---------- Data entries
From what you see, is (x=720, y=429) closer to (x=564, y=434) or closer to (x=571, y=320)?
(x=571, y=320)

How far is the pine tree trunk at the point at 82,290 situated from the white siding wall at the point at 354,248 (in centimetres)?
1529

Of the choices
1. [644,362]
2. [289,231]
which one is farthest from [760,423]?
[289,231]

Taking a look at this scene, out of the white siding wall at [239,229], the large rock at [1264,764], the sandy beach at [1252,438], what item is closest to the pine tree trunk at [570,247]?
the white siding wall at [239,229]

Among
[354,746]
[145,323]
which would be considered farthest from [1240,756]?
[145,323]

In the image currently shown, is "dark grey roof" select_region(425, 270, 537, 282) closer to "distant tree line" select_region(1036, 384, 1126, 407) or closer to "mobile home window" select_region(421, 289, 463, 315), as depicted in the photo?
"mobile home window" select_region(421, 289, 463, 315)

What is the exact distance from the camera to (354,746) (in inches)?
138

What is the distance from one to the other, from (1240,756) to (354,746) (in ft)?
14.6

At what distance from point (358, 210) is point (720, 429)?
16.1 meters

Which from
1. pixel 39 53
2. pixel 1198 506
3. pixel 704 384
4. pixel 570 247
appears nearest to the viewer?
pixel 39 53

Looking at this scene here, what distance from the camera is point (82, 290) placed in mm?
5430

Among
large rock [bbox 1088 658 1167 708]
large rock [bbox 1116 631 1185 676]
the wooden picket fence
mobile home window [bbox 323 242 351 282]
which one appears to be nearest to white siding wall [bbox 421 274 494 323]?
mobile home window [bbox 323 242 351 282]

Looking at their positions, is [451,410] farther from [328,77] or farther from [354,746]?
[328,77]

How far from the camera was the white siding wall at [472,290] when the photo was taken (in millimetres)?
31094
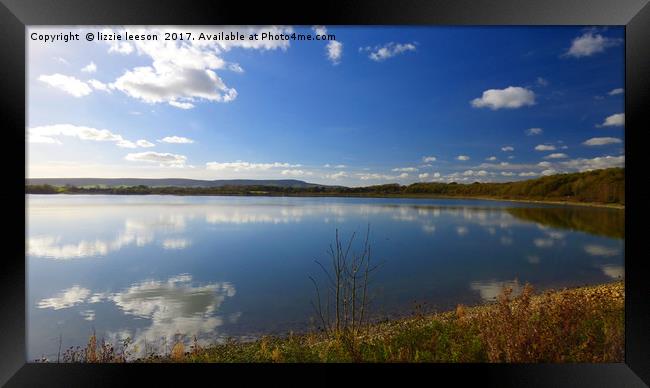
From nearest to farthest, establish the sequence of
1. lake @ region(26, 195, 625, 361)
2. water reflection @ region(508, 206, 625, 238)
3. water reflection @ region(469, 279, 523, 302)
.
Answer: lake @ region(26, 195, 625, 361)
water reflection @ region(469, 279, 523, 302)
water reflection @ region(508, 206, 625, 238)

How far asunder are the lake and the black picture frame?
0.60 ft

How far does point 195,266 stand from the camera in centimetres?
959

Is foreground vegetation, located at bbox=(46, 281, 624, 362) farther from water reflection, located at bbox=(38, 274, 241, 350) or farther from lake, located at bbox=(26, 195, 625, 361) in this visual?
water reflection, located at bbox=(38, 274, 241, 350)

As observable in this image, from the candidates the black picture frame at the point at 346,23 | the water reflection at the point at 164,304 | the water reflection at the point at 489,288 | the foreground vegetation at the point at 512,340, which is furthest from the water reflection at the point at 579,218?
the water reflection at the point at 164,304

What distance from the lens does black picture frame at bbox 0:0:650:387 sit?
2.14 m

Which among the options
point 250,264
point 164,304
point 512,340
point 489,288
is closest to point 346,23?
point 512,340

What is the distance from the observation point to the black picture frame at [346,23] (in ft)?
7.02

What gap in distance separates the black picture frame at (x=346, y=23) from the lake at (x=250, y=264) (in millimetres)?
181

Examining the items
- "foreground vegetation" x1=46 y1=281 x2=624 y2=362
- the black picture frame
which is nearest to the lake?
the black picture frame

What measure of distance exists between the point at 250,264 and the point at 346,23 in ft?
25.8

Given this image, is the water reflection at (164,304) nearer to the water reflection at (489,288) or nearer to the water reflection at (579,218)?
the water reflection at (489,288)

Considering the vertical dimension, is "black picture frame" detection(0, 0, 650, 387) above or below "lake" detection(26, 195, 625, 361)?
above

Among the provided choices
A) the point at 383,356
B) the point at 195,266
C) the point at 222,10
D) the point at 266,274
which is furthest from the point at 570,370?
the point at 195,266

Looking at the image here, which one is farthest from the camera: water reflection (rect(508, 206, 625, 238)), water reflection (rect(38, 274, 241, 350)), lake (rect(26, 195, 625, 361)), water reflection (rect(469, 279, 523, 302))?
water reflection (rect(508, 206, 625, 238))
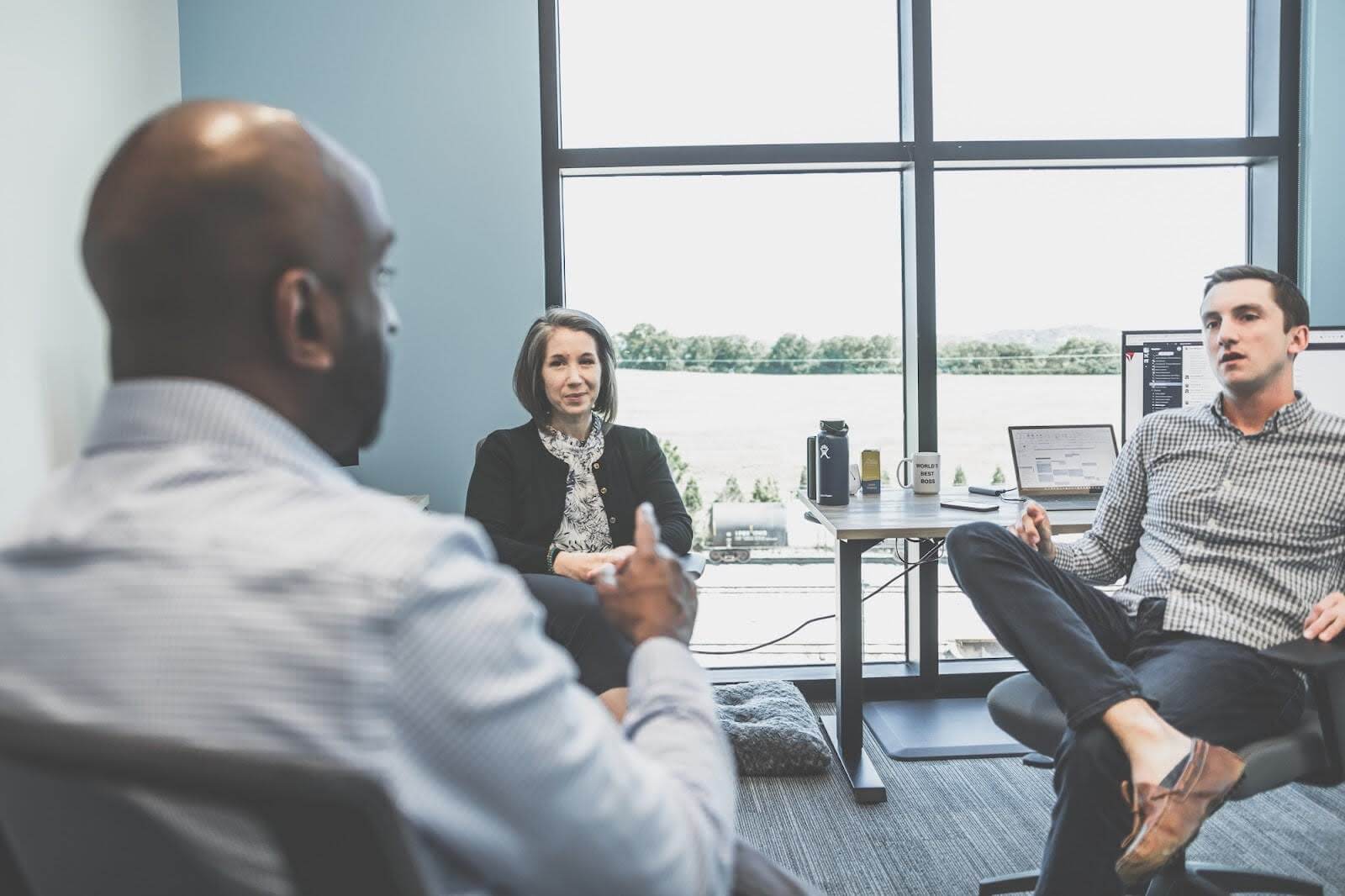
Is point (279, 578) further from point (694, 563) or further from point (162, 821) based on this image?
--------------------
Arrange the records as a Markdown table with the columns "Row" and "Line," starting with the line containing "What distance from the lens" and going on through the end of the records, one line per row and numbered in order. Omit blank lines and pictures.

> **Task solution**:
| Row | Line |
|---|---|
| 1 | What distance from the lens does black picture frame at bbox 0:0:650:387 sit? |
| 2 | 2.14 m |
| 3 | Which among the options |
| 4 | point 250,264 |
| 5 | point 164,304 |
| 6 | point 512,340 |
| 7 | point 489,288 |
| 8 | is closest to point 346,23? |
| 9 | point 512,340 |
| 10 | What is the distance from the observation point to the black picture frame at [346,23] (in ft)? |
| 11 | 7.02 |
| 12 | What gap in distance separates the black picture frame at (x=346, y=23) from the lake at (x=250, y=264) (in millimetres)? |
| 13 | 181 |
| 14 | Examining the items |
| 15 | - "foreground vegetation" x1=46 y1=281 x2=624 y2=362 |
| 16 | - the black picture frame |
| 17 | which is nearest to the lake? |
| 18 | the black picture frame |
| 19 | What measure of distance exists between the point at 250,264 and the point at 346,23 in ft? |
| 20 | 25.8 |
| 21 | Given this image, is the water reflection at (164,304) nearer to the water reflection at (489,288) or nearer to the water reflection at (579,218)? |
| 22 | the water reflection at (489,288) |
| 23 | Considering the vertical dimension, is "black picture frame" detection(0, 0, 650, 387) above or below "lake" detection(26, 195, 625, 361)? |
| 24 | above |
| 25 | Among the provided choices |
| 26 | A) the point at 383,356 |
| 27 | B) the point at 195,266 |
| 28 | C) the point at 222,10 |
| 29 | D) the point at 266,274 |
| 30 | which is furthest from the point at 570,370? |
| 31 | the point at 195,266 |
| 32 | Looking at the image here, which one is farthest from the camera: water reflection (rect(508, 206, 625, 238)), water reflection (rect(38, 274, 241, 350)), lake (rect(26, 195, 625, 361)), water reflection (rect(469, 279, 523, 302))? |
| 33 | water reflection (rect(508, 206, 625, 238)) |
| 34 | Is point (279, 578) further from point (694, 563) or further from point (162, 821) based on this image? |